**** TRECHO SELECIONADO ****

Por Artur Muxfeldt* e Caio Espíndola** — Desde 2020, a transação tributária tem ganhado destaque como um dos instrumentos mais eficazes na resolução de conflitos entre o Fisco e os contribuintes. Conforme dados divulgados em dezembro de 2024 pela Procuradoria-Geral da Fazenda Nacional (PGFN), a União arrecadou, em 2023, R$ 48,3 bilhões inscritos em dívida ativa, sendo que, desse total,
R$ 20,7 bilhões foram oriundos de transações.
A efetividade do instituto decorre de sua capacidade de alinhar, de forma consensual, interesses historicamente contrapostos entre a Fazenda Pública e os contribuintes. Além de permitir a regularização do passivo tributário, a transação tributária pode ter reflexos importantes na responsabilização criminal de contribuintes investigados pela prática de crimes contra a ordem tributária.
Com o encerramento do processo administrativo fiscal, em que há indícios de crimes contra a ordem tributária, a autoridade fiscal tem o dever de encaminhar ao Ministério Público (MP) uma representação fiscal para fins penais. No caso de débitos originários de pessoa jurídica, a representação fiscal pode recair sobre os respectivos sócios e administradores.
Após o recebimento da representação fiscal, o MP poderá dar início à persecução penal, requisitando a instauração de inquérito policial, o que poderá resultar no oferecimento de denúncia. O art. 83, §2º, da Lei 9.430/96 prevê que o pedido de parcelamento tributário é causa de suspensão da pretensão punitiva do Estado, desde que formalizado antes do recebimento da denúncia criminal.
Embora a transação tenha efeitos práticos muito semelhantes aos do parcelamento, tanto para fins de suspensão da cobrança tributária, após convenção entre as partes, quanto para a extinção do crédito tributário após o cumprimento integral do acordo, não há previsão expressa em relação aos efeitos de suspensão da pretensão punitiva do Estado na esfera criminal.
Diante dessa lacuna legislativa, em fevereiro deste ano, a 2ª Câmara de Coordenação e Revisão do Ministério Público Federal (MPF) publicou a Orientação nº 53, que aplicou às transações tributárias os mesmos efeitos já previstos em lei para os parcelamentos tributários. Isso significa que, se a transação for celebrada antes do recebimento da denúncia, haverá a suspensão da pretensão punitiva e o impedimento do ajuizamento de ação penal.
Embora essa orientação não tenha efeitos vinculantes aos membros do MP, representa um importante alinhamento institucional do órgão, pois oferece maior previsibilidade e segurança jurídica aos contribuintes alvos de investigações criminais. Espera-se que, com a entrada em vigor da referida orientação, o Superior Tribunal de Justiça (STJ) revise seu posicionamento atual, marcado pela resistência em equiparar os efeitos do parcelamento tributário às hipóteses de transação ou a qualquer forma de garantia da execução fiscal.

**** ENTRADAS FORNECIDAS ****

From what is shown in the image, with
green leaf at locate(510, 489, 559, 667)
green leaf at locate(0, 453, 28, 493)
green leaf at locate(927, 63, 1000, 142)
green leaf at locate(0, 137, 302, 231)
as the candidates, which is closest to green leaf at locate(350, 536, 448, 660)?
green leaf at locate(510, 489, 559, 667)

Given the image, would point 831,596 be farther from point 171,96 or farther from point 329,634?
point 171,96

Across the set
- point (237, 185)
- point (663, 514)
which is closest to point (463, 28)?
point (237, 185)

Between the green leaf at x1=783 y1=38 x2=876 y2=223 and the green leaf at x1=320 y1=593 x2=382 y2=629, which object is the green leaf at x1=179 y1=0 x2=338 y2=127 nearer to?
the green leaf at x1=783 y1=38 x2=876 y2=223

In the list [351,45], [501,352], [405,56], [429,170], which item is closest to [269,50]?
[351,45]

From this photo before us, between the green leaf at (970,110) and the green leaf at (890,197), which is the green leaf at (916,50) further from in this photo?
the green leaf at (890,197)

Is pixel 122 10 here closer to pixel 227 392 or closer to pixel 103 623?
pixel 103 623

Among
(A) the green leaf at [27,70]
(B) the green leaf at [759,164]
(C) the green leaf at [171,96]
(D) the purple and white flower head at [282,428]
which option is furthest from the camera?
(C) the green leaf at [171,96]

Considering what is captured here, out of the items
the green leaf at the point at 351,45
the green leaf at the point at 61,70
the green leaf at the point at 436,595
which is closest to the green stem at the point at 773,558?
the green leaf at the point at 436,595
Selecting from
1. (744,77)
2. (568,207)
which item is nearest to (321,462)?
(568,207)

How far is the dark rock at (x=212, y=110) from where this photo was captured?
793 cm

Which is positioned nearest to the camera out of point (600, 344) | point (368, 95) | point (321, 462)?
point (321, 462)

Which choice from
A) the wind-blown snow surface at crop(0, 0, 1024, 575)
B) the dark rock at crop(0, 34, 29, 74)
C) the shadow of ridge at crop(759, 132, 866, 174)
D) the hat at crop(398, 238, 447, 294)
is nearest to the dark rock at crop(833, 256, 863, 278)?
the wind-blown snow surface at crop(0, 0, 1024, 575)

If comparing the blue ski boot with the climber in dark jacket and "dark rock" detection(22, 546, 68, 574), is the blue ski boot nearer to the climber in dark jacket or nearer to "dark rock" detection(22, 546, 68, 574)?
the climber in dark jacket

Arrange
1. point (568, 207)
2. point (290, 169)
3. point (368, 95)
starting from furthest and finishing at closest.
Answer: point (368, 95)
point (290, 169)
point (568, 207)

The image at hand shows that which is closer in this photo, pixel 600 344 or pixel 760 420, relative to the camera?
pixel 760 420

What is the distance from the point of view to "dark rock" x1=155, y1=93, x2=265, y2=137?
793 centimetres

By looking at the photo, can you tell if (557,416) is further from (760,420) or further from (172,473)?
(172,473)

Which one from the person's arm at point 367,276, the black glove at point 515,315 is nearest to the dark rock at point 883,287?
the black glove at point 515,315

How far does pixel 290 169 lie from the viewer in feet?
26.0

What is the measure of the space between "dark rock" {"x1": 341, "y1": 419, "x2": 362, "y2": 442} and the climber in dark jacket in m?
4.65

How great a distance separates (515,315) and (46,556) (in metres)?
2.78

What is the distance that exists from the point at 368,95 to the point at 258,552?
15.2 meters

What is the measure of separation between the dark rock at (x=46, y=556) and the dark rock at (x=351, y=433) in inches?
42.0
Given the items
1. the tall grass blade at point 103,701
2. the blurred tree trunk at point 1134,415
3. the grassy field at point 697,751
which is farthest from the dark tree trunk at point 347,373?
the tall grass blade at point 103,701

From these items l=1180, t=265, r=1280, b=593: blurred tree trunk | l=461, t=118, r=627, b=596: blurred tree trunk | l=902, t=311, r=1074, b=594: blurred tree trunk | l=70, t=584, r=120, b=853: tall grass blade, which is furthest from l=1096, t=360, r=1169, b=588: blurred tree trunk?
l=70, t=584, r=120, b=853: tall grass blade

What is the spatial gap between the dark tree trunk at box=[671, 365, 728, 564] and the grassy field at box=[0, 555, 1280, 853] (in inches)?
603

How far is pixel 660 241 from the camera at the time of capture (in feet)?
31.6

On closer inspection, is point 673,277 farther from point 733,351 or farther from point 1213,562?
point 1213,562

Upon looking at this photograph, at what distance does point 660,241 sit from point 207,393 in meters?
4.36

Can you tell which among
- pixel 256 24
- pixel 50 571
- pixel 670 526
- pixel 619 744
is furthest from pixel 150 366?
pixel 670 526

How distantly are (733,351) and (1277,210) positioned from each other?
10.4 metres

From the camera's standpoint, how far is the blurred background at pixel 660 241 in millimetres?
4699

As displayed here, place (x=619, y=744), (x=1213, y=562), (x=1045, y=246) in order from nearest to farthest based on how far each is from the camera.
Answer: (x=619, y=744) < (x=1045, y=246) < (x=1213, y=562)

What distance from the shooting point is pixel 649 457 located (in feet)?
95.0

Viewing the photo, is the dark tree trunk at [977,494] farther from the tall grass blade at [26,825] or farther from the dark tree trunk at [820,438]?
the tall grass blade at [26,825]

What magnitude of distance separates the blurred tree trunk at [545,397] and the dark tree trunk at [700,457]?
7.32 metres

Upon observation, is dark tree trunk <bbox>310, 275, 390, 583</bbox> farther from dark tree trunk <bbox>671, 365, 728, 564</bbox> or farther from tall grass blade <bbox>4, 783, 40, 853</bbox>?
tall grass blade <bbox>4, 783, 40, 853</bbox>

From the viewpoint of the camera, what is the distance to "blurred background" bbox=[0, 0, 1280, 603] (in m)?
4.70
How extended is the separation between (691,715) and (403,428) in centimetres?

****

=== O QUE SE PEDE ===
a) Por favor, reproduza sem alterações a parte do texto sobre transação tributária que abre com as palavras "A efetividade do" e fecha com "sócios e administradores.".
b) No texto sobre transação tributária, qual orientação a 2ª Câmara de Coordenação e Revisão do Ministério Público Federal publicou em fevereiro?

=== RESULTADOS DO EXERCÍCIO ===
a)
A efetividade do instituto decorre de sua capacidade de alinhar, de forma consensual, interesses historicamente contrapostos entre a Fazenda Pública e os contribuintes. Além de permitir a regularização do passivo tributário, a transação tributária pode ter reflexos importantes na responsabilização criminal de contribuintes investigados pela prática de crimes contra a ordem tributária.
Com o encerramento do processo administrativo fiscal, em que há indícios de crimes contra a ordem tributária, a autoridade fiscal tem o dever de encaminhar ao Ministério Público (MP) uma representação fiscal para fins penais. No caso de débitos originários de pessoa jurídica, a representação fiscal pode recair sobre os respectivos sócios e administradores.

b) A Orientação nº 53.